# Free CRC Vouchers



## brokenflipflop (25 Sep 2011)

Hi everyone,

I've got 2 x £10 off vouchers from Chain Reaction Cycles. The minimum spend is £75 per voucher and they are only valid for 2 weeks from date I received them (So about another 12 days).

I'm trying to ween myself off my internet shop cycle part buying addiction and giving these away is the first step on my road to recovery



The second step is to actually go out and ride the bloody bike



Seriously though, I'm not 100% sure they'll only work exclusively on my account cos I've never used any before but what's the worst that can happen - just chuck 'em out if they don't work.

Finally, I'll post them out for nowt as well.


----------



## heliphil (26 Sep 2011)

I'll give them a go - unfortunately I have to spend some money with CRC this week


----------



## brokenflipflop (26 Sep 2011)

heliphil said:


> I'll give them a go - unfortunately I have to spend some money with CRC this week



Ok Mate,

My E-Mail is rob99.seddon@btinternet.com. 

I'll e-mail you the voucher code which you should use at the checkout to redeem.

I don't know why I said I'd post them - obviously no need as you just require the code on the voucher.

I just hope it works.


----------



## brokenflipflop (26 Sep 2011)

heliphil said:


> I'll give them a go - unfortunately I have to spend some money with CRC this week



E-mail me and I'll E-mail you back the code.


----------

********

• TASK REQUIREMENTS
(1) Copy out the voucher thread from "I've got 2 x" up to and including "another 12 days).", renaming "Chain Reaction Cycles" to "CRC".
(2) In the voucher thread, what is the minimum spend for each voucher?
(3) Sum up the voucher thread in two sentences.
The entries that come next are separate from the voucher thread.

• DATA SECTION

********

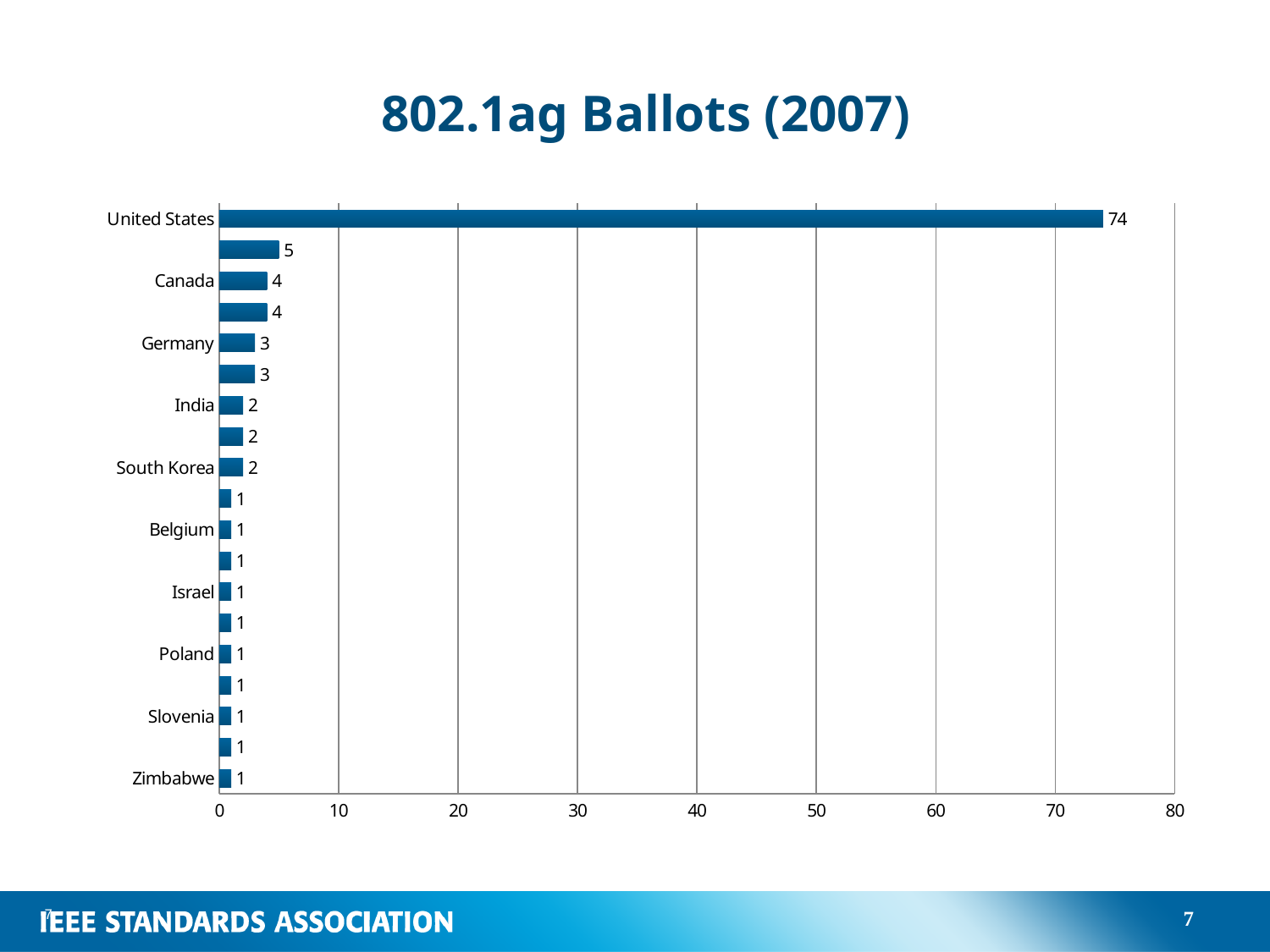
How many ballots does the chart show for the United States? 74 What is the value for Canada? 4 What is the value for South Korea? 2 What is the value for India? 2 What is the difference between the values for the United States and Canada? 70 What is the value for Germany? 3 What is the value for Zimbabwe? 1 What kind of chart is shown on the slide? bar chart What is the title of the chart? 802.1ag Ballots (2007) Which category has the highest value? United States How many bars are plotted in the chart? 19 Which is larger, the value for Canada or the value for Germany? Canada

********

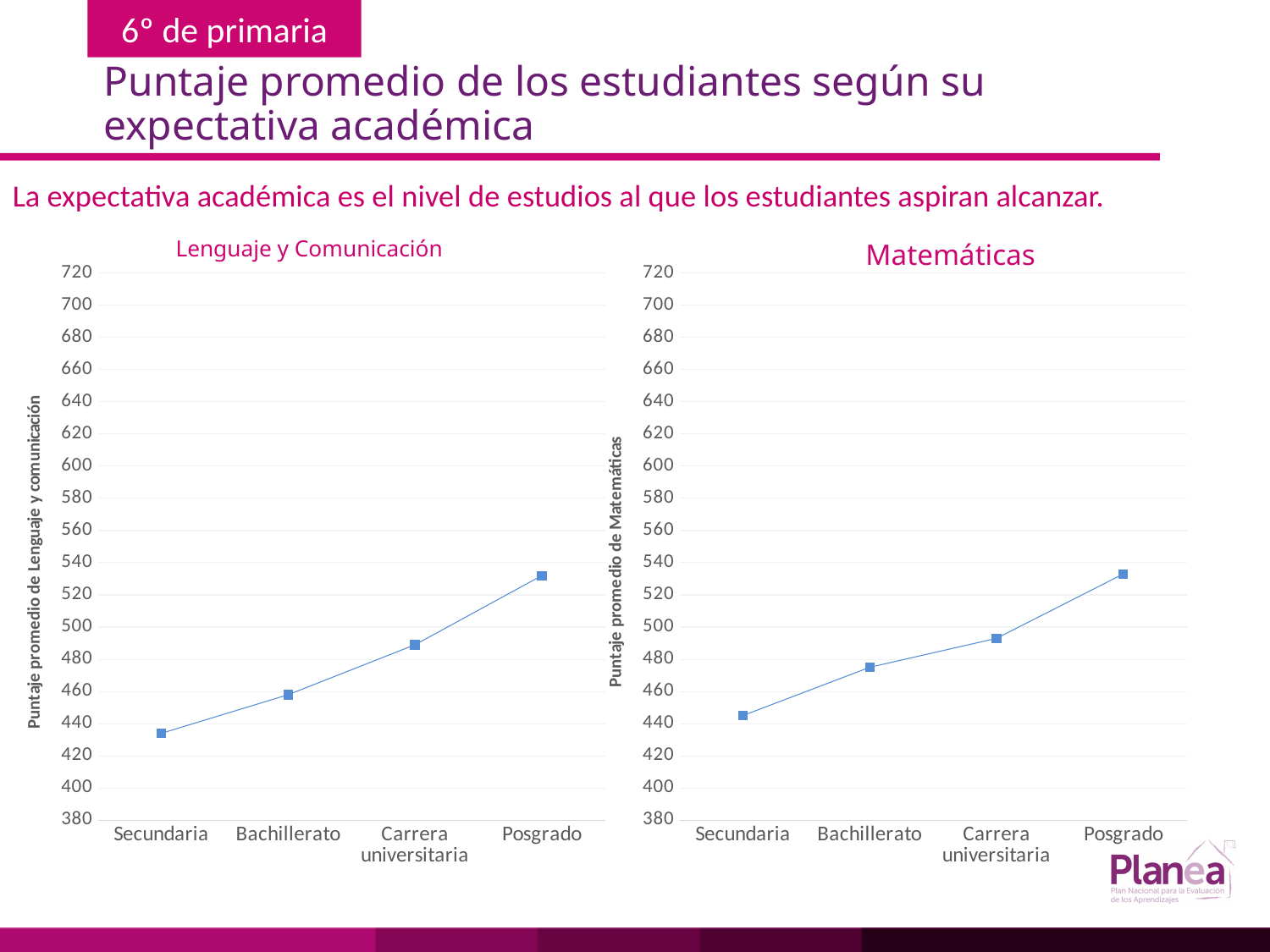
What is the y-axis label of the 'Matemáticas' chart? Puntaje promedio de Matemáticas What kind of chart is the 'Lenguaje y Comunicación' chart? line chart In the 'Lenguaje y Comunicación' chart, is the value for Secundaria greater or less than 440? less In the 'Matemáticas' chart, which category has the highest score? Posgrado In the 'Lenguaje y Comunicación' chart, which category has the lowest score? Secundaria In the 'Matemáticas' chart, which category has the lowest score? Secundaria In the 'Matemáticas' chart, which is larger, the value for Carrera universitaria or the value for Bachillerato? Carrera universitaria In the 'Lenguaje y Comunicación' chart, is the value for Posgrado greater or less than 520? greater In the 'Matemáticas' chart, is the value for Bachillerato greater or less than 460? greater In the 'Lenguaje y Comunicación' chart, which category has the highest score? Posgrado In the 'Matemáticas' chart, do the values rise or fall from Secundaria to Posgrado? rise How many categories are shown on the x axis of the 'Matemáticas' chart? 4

********

• EXERCISE ANSWERS
(1)
I've got 2 x £10 off vouchers from CRC. The minimum spend is £75 per voucher and they are only valid for 2 weeks from date I received them (So about another 12 days).

(2) £75 per voucher.

(3) A forum member offers to give away two £10-off Chain Reaction Cycles vouchers, each needing a £75 minimum spend and valid for about 12 more days, as a first step toward curbing a habit of buying bike parts online. When heliphil accepts, the original poster decides to email the voucher code instead of posting the vouchers, since only the code is needed at checkout.